净鸾方一个惊神,周身也跟着猝地打了一个激灵!未及他完全把方才忽就散乱的心绪做个平复,便见法度颔首压低了声音向他问的急急:“你也能听到?”
“嗯?”净鸾顿顿,蹙眉时耳畔依稀又是方才那阵引他目顿神痴的萧音!并着一阵钻心疼痛袭击天灵百汇,他下意识抬指扣了一把太阳|岤,“你是指这音乐声?”问出口时倏然会意,方点点头。那股子钻心的头痛感却随着思绪的复苏而愈发肆虐,搅涌的净鸾整个人儿都难以安定、那头颅燥燥乱乱好似火烧,这又痛又灼的感觉一浪浪逼仄压迫、堆叠到一个至极的点位马上就要炸开一样!
净鸾面色飞速由素白转为了憋涨的潮红,豆大汗珠顺着他光洁的额头一颗颗“嘀嗒”滚下来。这副神色呼应了他此刻正竭力忍受的苦痛,法度看在眼里、心中愈来愈慌。
方才听他说自己能够听到那诡声时,法度心中就是一凛!时今见他这样难受,法度一时也无法分辨他是中了蛊术还是单纯被那诡声唆使所至。

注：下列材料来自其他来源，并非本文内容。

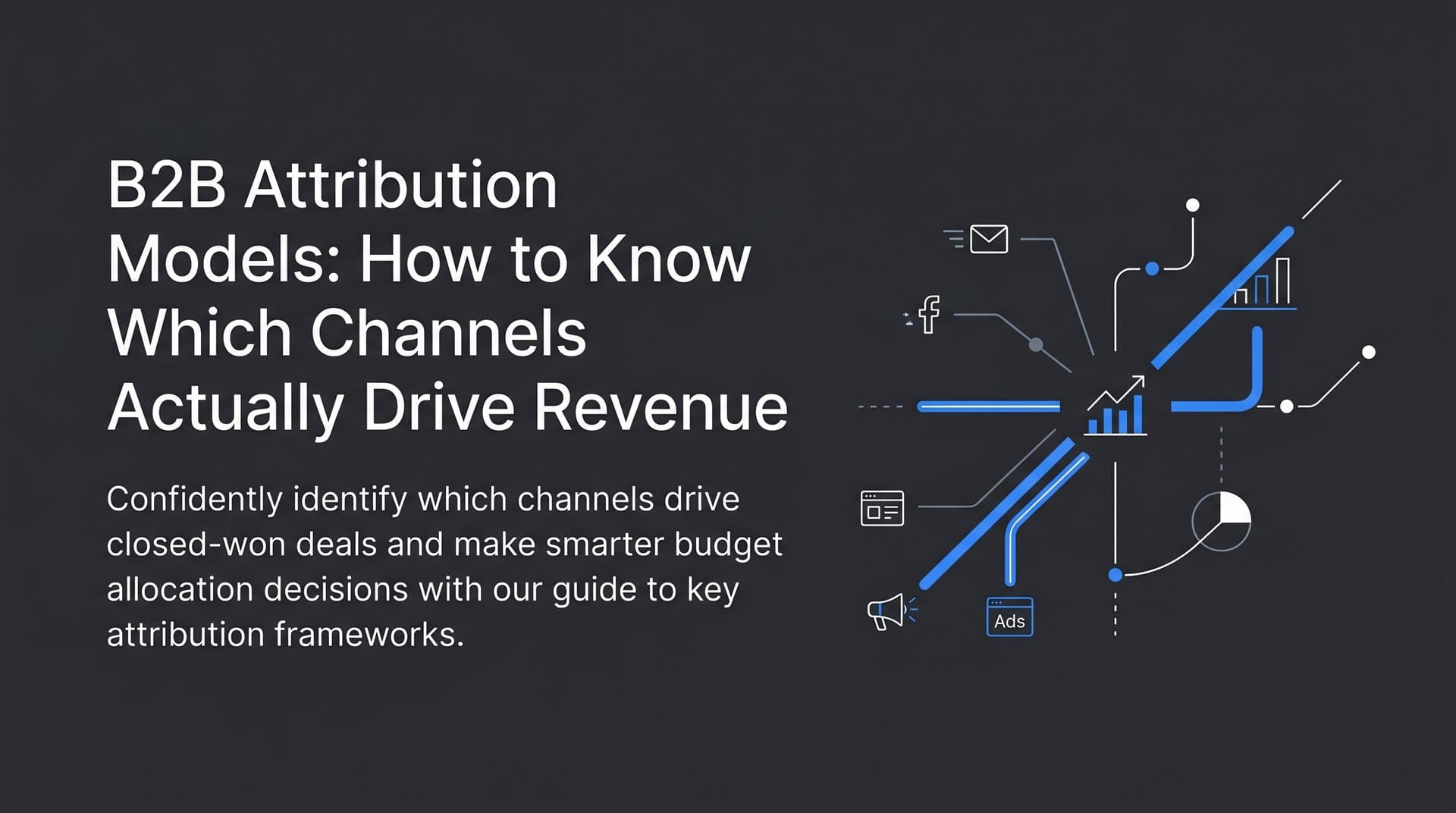 B2B Attribution Models: How to Know Which Channels Actually Drive Revenue

Confidently identify which channels drive closed-won deals and make smarter budget allocation decisions with our guide to key attribution frameworks.

f

Ads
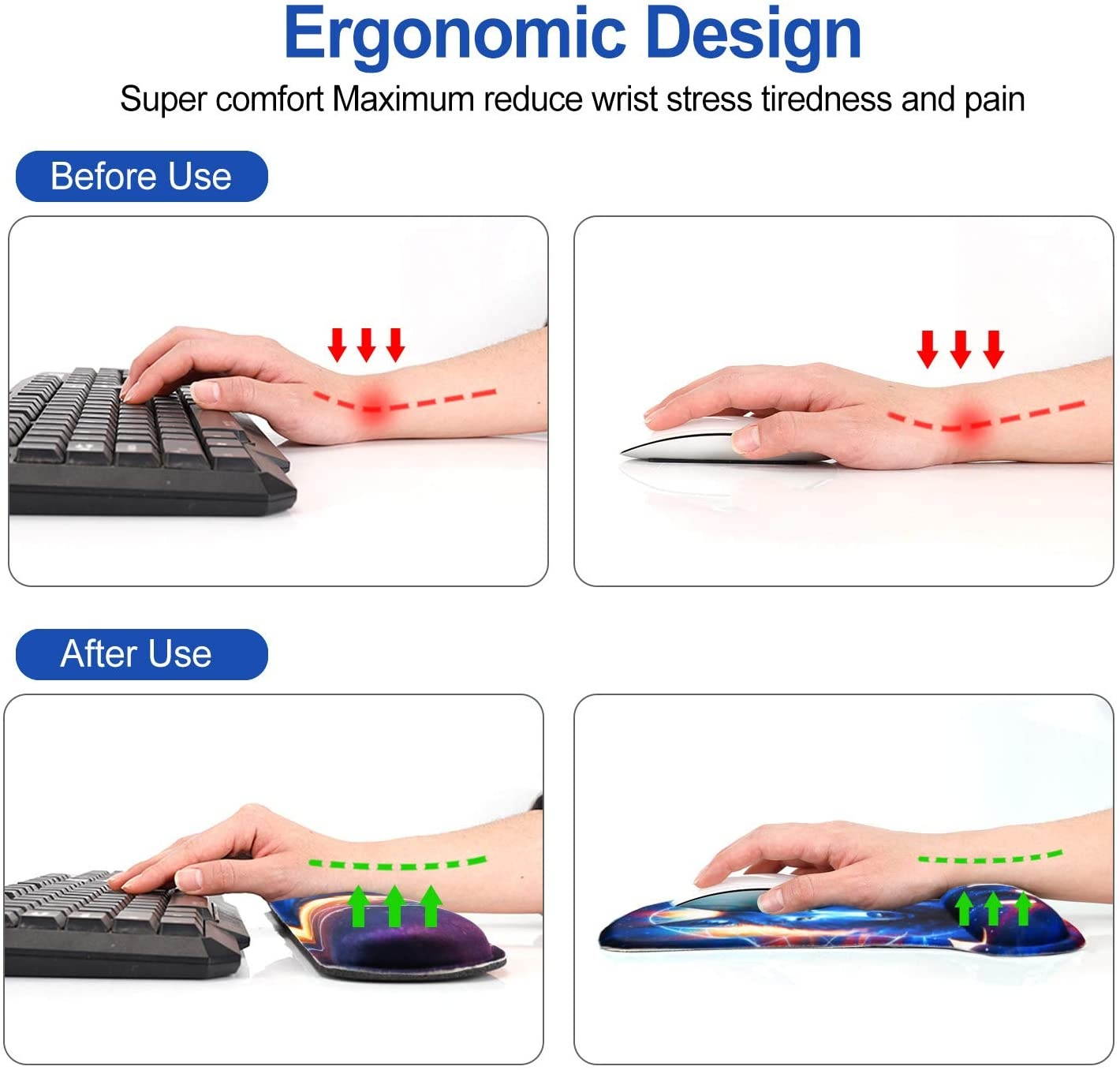 Ergonomic Design

Super comfort Maximum reduce wrist stress tiredness and pain

Before Use

After Use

这时净鸾那张俊面又由红转而变得酱紫,他诚然是痛楚非常,想大声吼叫一声把这积蓄不发的痛苦全都释放出来,又总有一丝理性拿捏着他,使他怀疑那样做会令自己这个身子瞬间爆炸!那诡声又是一阵高扬,净鸾的身子马上顺着偏侧一歪,视野就在此刻变得扭曲混沌起来!
法度一惊后回神,忙抬手扶住就要倒地的净鸾,展颜马上急声道:“快念心经!”见净鸾不动,又补充,“跟着我……快!”
法度的声音不高,是沉淀里透着一股逼仄,这压迫感不容置疑。
净鸾正被猝然而来的萧声折磨的火烧火燎就欲爆炸!整个人都好似中了苗疆蛊术一般,他甚至可以感知到自己马上就要沦陷了神志、丧失自持彻底沦陷为那诡声的俘虏了!正这么浑浑噩噩毛骨悚然的,突然听到法度让他咏念什么心经。虽然他不能解过到底发生了什么事,但这般的情景、又见法度这样紧张,他不敢不听。
佛家《心经》便是讲述万象皆空,一个“空”字自然可以使万千蛊术、烦恼皆散!净鸾在汉地时也有涉猎这经典,但这么个慌乱时刻他又被拿捏至斯,一时又想不起来半个字眼了!
后又甫听法度那句“跟着我……”,旋即耳畔便是一阵如潮梵音。这佛力的加持自有大力量,一下子就扯回了净鸾就要飘散而出的魂魄一般!他猛又一个抖擞,忙跟着法度双手合十、一字一句徐徐咏念。